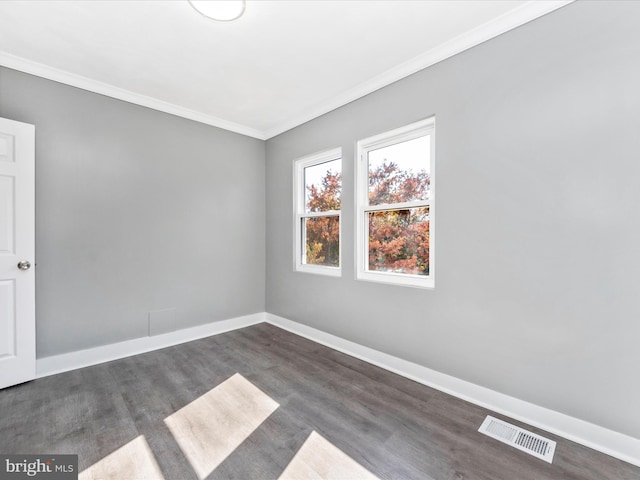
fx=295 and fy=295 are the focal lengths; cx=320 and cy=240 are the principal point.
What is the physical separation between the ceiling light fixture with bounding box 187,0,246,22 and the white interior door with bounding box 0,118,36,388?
180 centimetres

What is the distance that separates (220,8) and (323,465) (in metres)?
2.83

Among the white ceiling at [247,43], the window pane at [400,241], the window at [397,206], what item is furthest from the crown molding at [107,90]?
the window pane at [400,241]

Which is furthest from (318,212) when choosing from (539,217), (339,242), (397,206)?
(539,217)

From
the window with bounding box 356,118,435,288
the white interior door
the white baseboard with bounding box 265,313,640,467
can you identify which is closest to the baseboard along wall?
the white baseboard with bounding box 265,313,640,467

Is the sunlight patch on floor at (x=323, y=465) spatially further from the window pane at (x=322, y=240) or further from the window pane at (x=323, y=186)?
the window pane at (x=323, y=186)

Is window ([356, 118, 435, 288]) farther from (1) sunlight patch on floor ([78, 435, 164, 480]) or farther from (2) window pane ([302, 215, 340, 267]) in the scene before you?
(1) sunlight patch on floor ([78, 435, 164, 480])

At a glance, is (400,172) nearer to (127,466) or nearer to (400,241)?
(400,241)

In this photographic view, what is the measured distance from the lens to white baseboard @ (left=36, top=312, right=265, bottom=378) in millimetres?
2648

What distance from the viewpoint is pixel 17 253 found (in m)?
2.40

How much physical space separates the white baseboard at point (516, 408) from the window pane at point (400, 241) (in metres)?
0.83

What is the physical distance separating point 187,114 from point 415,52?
256cm

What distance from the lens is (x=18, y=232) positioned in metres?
2.40

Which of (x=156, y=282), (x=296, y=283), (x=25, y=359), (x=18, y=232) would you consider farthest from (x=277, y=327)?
(x=18, y=232)

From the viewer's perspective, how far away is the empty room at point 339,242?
169cm
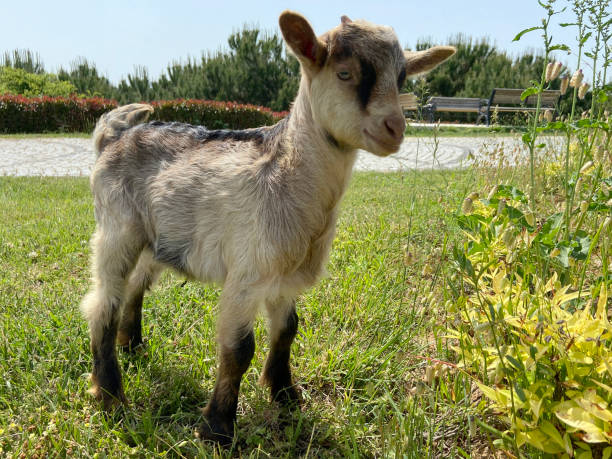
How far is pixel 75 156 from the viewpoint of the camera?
11.3m

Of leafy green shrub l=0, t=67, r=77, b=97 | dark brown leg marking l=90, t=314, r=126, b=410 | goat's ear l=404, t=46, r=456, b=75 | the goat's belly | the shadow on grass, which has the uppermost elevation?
leafy green shrub l=0, t=67, r=77, b=97

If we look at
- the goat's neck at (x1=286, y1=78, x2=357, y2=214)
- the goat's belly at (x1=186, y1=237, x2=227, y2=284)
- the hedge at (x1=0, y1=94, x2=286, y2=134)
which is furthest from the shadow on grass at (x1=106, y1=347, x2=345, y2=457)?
the hedge at (x1=0, y1=94, x2=286, y2=134)

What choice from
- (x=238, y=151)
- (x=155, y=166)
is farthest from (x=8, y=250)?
(x=238, y=151)

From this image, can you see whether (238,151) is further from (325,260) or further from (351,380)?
Answer: (351,380)

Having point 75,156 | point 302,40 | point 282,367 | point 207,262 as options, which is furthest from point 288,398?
point 75,156

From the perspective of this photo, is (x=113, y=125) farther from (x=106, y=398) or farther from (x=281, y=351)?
(x=281, y=351)

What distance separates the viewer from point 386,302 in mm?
3107

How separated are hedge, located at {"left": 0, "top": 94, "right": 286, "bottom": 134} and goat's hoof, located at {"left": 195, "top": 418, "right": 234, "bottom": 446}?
49.3 ft

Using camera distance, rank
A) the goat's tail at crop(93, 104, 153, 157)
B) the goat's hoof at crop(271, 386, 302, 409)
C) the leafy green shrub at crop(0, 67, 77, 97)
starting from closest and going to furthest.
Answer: the goat's hoof at crop(271, 386, 302, 409) < the goat's tail at crop(93, 104, 153, 157) < the leafy green shrub at crop(0, 67, 77, 97)

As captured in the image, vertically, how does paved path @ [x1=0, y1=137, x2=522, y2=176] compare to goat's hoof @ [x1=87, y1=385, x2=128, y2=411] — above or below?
above

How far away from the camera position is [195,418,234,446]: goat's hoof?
2207 mm

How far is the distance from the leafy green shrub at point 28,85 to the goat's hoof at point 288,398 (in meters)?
23.7

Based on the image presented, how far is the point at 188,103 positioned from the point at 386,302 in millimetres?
14979

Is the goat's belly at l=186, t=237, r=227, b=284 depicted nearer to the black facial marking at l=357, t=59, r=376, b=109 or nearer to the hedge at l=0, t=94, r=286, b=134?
the black facial marking at l=357, t=59, r=376, b=109
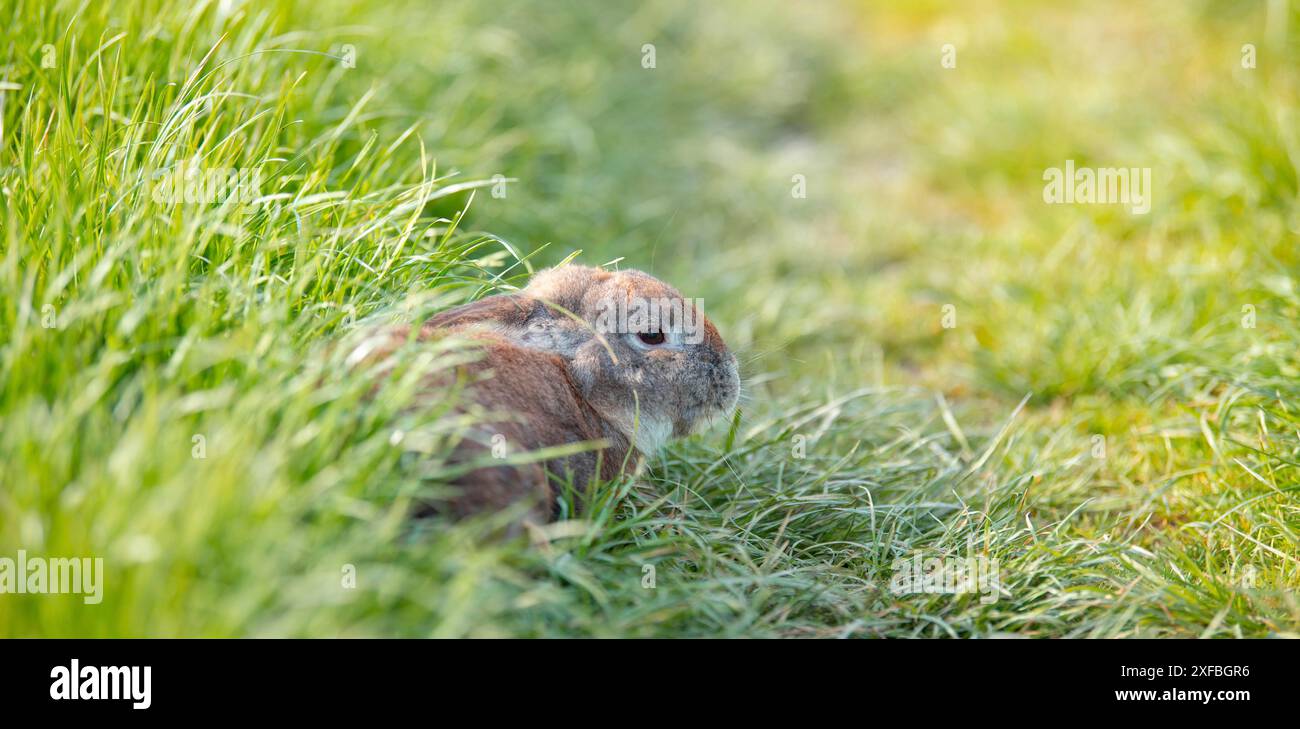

Written problem: Please count the lines above that contain the word "tail", treating uppercase and lowercase letters as different, and reply with the number alone.

Exercise response: 2